El entusiasmo no decaía ni un ápice y la chiquillería corría a grandes zancadas calle abajo hasta dispersarse en la plazuela, lugar donde los mayores iniciaban un apresurado partido con el balón.

El más flacucho y patoso de todos, sin embargo, descendía sin prisas la pendiente, trastabillando distraído, agachándose a observar cualquier bichejo entre los adoquines, ajustándose con un brinco interrogante de los hombros la cartera mal colgada.

Al llegar por fin a la plaza repetía la misma pregunta indefectiblemente: “¡¿me dejáis jugaar?!” Sin esperanza alguna, pues de sobra era por todos conocido cuál sería la sucinta e inapelable respuesta que le tenían preparada: “¡¡lárgate, enano!!”

Resignado, inclinaba de lado la cabeza, ajustaba por enésima vez la cartera con el brinco de los hombros y remoloneaba un poco más por entre los soportales, admirando sobre todo los tebeos y las mil chucherías que cogían polvo en el ventanuco del quiosco de la esquina.

Un día, cuando estaba a punto de lanzar con desgana su pregunta, vino el balón rodando mansamente hacia la punta roma de sus botas. Con una sonrisa de oreja a oreja, cogiendo impulso lo envió de una patada prodigiosa al otro lado de la plaza, donde fue a estrellarse como un bólido contra el escaparate del quiosco.
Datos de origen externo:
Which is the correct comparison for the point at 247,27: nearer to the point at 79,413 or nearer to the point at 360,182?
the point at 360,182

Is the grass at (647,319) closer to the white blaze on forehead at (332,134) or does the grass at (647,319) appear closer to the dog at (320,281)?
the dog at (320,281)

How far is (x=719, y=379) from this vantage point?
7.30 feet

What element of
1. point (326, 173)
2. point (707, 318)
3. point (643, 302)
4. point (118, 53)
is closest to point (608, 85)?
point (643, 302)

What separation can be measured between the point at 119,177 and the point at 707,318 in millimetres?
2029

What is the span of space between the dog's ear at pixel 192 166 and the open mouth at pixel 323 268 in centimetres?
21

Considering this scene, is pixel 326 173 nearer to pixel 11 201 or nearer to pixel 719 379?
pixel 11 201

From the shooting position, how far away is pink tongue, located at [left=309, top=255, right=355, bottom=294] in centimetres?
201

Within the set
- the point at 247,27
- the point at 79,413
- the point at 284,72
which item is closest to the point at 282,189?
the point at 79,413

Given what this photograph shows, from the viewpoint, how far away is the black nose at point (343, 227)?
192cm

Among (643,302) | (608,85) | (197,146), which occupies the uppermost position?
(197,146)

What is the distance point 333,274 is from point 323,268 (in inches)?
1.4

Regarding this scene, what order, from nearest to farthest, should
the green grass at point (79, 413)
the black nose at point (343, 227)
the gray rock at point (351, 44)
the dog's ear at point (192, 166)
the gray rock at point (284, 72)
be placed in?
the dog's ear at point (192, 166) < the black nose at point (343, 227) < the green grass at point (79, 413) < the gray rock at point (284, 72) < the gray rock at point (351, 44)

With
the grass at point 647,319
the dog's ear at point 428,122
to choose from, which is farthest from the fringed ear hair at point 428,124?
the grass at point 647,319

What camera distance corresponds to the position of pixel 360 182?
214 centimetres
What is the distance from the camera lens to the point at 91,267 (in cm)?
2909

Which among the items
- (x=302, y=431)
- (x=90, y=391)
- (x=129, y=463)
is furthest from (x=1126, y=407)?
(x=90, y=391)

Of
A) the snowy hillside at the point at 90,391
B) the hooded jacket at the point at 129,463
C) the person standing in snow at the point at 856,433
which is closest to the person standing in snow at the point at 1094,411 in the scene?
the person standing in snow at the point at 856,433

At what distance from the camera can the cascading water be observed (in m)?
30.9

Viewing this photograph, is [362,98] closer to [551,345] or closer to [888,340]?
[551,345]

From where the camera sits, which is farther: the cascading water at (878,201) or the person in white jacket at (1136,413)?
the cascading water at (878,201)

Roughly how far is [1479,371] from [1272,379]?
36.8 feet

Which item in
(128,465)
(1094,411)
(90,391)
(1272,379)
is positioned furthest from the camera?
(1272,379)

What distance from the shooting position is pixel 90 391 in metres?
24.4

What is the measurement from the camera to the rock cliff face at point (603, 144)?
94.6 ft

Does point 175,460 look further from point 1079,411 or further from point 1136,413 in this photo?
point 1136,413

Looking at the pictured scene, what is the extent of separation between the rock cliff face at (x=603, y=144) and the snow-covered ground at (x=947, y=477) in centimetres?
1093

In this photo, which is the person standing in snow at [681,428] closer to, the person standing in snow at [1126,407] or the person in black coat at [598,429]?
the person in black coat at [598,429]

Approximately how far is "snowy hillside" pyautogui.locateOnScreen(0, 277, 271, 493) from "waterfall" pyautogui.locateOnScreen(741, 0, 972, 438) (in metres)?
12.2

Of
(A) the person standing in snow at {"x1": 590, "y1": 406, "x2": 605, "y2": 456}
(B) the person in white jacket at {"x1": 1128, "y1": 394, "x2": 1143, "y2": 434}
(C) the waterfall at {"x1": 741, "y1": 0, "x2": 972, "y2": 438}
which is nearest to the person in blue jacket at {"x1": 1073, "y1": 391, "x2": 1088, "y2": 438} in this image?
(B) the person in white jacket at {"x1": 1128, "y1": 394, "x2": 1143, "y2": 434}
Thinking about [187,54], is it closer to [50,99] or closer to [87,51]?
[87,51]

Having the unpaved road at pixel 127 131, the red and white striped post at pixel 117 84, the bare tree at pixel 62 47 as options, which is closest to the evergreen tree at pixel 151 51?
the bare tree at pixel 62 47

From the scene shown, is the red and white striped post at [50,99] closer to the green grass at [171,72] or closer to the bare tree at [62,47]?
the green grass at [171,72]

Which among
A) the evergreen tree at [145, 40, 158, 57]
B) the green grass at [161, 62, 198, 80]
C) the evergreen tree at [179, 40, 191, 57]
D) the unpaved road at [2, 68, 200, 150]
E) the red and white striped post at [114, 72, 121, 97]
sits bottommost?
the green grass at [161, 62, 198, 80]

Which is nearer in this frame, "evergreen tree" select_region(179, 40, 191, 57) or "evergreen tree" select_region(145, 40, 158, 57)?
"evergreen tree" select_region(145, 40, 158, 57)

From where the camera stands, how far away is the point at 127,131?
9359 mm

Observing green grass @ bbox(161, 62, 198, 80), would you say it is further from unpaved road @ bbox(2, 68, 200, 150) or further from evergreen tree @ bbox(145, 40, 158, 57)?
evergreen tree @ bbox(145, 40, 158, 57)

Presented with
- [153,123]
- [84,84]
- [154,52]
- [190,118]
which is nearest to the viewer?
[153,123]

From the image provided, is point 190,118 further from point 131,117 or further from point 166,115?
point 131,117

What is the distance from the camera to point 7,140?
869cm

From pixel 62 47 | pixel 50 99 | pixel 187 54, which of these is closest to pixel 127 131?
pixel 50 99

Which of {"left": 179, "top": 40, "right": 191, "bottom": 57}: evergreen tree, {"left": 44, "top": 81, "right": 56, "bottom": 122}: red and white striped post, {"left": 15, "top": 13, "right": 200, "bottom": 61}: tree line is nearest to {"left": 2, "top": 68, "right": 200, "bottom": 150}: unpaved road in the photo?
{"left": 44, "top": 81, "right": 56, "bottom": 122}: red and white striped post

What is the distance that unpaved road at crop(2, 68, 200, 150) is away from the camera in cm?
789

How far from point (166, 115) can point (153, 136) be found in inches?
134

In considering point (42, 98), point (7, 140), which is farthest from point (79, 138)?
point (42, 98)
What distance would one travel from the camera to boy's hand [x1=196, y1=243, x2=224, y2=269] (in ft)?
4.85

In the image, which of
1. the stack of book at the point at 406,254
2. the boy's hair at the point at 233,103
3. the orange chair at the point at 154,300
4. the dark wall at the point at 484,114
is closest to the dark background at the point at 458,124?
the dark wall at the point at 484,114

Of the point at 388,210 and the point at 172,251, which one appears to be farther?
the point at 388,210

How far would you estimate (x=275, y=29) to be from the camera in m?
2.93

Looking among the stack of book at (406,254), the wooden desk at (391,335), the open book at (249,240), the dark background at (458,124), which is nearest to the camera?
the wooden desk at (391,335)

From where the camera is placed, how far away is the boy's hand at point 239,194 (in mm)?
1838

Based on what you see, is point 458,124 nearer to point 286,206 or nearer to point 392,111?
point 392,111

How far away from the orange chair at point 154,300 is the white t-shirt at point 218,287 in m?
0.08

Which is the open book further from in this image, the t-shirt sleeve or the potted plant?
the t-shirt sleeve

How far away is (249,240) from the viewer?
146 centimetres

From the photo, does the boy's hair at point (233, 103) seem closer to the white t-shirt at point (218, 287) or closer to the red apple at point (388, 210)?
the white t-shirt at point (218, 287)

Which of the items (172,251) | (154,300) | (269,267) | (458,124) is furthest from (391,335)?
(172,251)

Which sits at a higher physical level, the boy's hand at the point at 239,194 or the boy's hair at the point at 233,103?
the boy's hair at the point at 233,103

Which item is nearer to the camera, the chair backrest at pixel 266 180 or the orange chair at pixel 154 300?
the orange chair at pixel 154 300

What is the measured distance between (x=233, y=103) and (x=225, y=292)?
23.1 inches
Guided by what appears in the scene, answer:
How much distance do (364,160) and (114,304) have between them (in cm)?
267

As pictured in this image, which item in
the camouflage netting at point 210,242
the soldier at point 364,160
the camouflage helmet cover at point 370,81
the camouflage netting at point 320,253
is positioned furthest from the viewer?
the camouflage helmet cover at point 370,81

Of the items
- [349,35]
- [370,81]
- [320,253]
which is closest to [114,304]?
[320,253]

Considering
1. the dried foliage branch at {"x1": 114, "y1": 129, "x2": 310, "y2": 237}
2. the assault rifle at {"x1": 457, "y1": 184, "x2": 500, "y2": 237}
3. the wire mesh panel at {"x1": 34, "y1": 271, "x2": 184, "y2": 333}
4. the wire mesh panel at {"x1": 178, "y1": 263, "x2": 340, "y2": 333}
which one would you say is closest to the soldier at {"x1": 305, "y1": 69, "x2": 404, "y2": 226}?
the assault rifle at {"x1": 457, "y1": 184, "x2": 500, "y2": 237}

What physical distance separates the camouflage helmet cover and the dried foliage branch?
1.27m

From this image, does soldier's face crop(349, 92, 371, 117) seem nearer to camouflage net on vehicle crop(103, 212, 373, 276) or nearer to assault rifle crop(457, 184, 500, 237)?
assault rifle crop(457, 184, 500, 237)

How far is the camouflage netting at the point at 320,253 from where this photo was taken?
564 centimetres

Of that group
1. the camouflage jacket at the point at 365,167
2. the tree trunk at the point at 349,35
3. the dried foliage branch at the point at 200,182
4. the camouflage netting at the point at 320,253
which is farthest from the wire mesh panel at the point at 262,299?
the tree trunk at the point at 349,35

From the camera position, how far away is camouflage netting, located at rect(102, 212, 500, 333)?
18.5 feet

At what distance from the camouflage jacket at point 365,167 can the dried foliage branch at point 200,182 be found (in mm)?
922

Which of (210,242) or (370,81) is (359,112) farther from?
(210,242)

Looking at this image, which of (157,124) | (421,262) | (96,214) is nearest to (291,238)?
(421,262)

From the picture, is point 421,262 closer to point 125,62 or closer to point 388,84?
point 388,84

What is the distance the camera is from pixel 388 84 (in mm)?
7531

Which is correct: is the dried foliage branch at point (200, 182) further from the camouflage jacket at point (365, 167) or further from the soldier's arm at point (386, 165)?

Durante un segundo ni una brizna se movió en la plaza, escuchándose tan sólo al quiosquero que emergía cabreado desde el fondo del negocio. Todos miraban al flacucho sin pestañear, alguno meneando despacio la cabeza, hasta que arrancaron a gritarle al unísono, agitando los brazos con premura, “¡¡corre, enano, corre!! ¡¡y no asomes por aquí en una semana!!”